For the entries that follow, set down each one exactly and drop any pictures.

(Data records)

*** Block opens ***

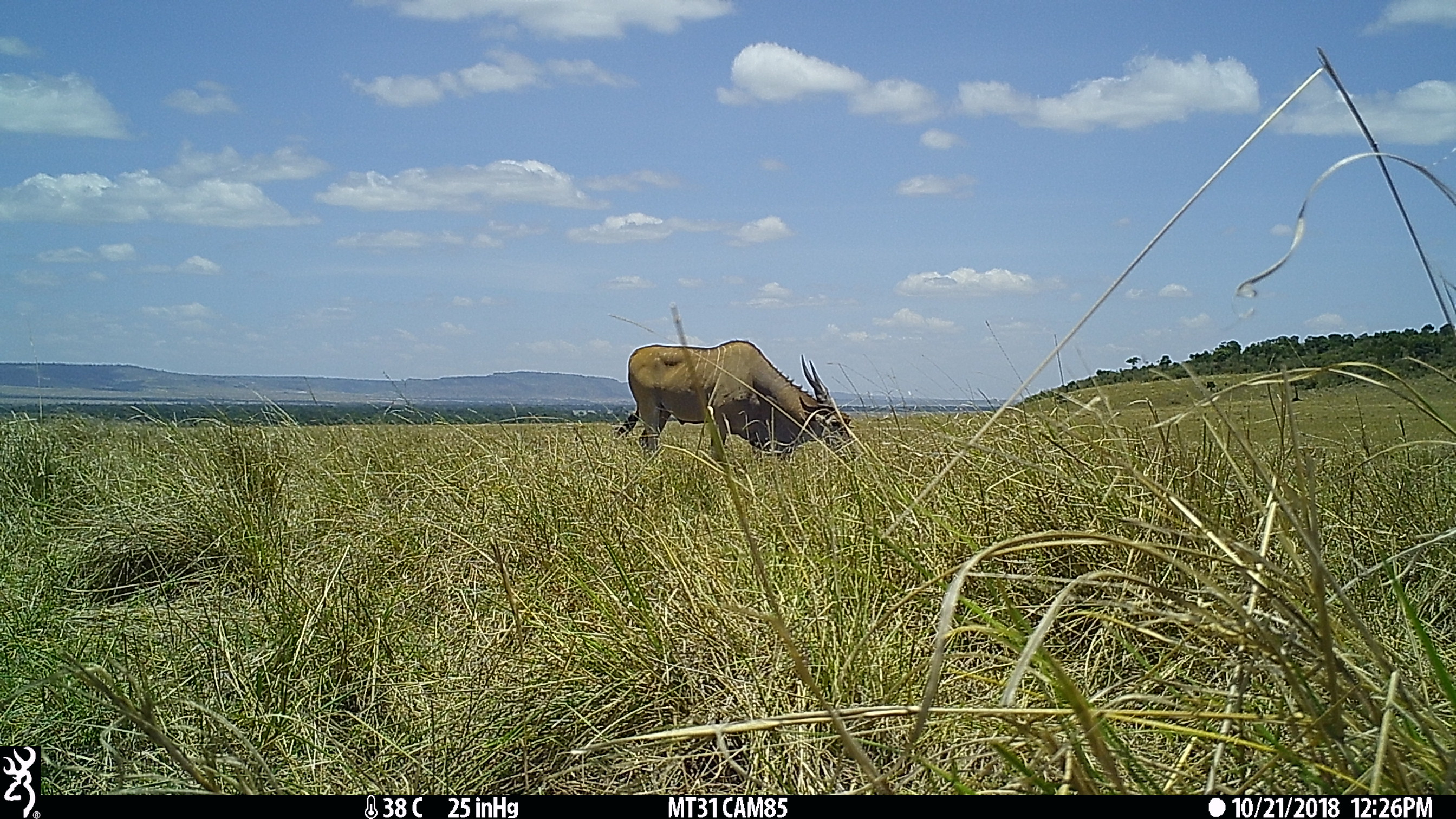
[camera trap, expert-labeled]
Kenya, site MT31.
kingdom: Animalia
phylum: Chordata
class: Mammalia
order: Artiodactyla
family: Bovidae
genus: Tragelaphus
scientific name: Tragelaphus oryx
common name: eland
Eland (Tragelaphus oryx).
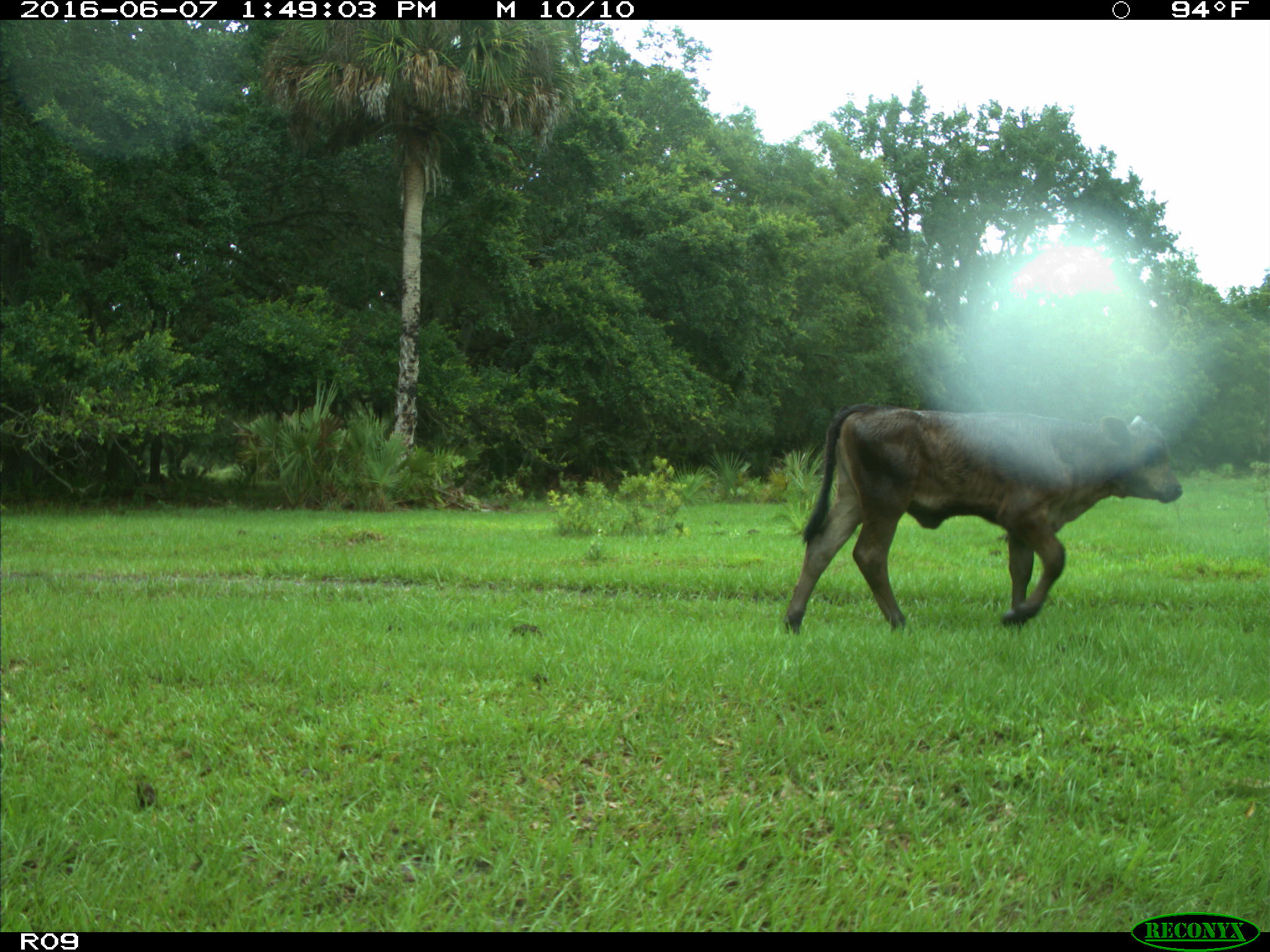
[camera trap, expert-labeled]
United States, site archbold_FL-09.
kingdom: Animalia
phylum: Chordata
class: Mammalia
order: Artiodactyla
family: Bovidae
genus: Bos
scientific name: Bos taurus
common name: domestic cow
Bos taurus (domestic cow).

*** Block closes ***

**Exercise result:**
[camera trap, expert-labeled]
Kenya, site MT31.
kingdom: Animalia
phylum: Chordata
class: Mammalia
order: Artiodactyla
family: Bovidae
genus: Tragelaphus
scientific name: Tragelaphus oryx
common name: eland
Eland (Tragelaphus oryx).
[camera trap, expert-labeled]
United States, site archbold_FL-09.
kingdom: Animalia
phylum: Chordata
class: Mammalia
order: Artiodactyla
family: Bovidae
genus: Bos
scientific name: Bos taurus
common name: domestic cow
Bos taurus (domestic cow).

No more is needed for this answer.